*Brief*. Please format all of the lines below as a Markdown table with the columns Row and Line, numbering each line and skipping blank ones. Leave the pictures out of your answer.

Spatial data with images
----
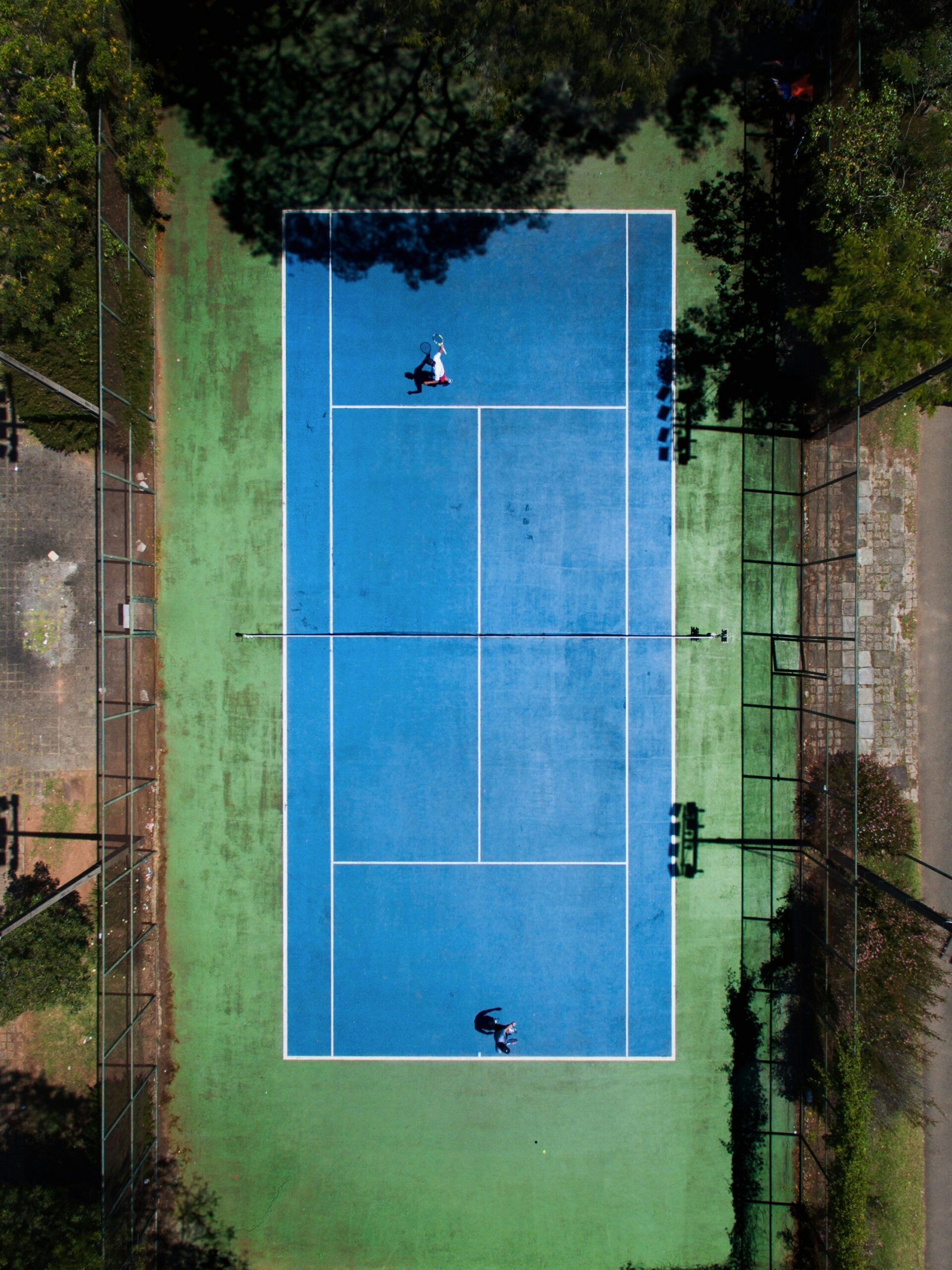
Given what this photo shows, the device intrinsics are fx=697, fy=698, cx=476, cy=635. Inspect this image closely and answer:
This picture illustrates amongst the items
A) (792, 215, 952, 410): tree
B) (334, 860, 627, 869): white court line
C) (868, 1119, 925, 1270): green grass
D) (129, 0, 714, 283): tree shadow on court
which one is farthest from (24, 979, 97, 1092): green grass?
(792, 215, 952, 410): tree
----
*Result below*.
| Row | Line |
|---|---|
| 1 | Given what this photo shows, the device intrinsics are fx=697, fy=698, cx=476, cy=635. Inspect this image closely and answer: |
| 2 | This picture illustrates amongst the items |
| 3 | A) (792, 215, 952, 410): tree |
| 4 | B) (334, 860, 627, 869): white court line |
| 5 | C) (868, 1119, 925, 1270): green grass |
| 6 | D) (129, 0, 714, 283): tree shadow on court |
| 7 | which one is farthest from (24, 979, 97, 1092): green grass? |
| 8 | (792, 215, 952, 410): tree |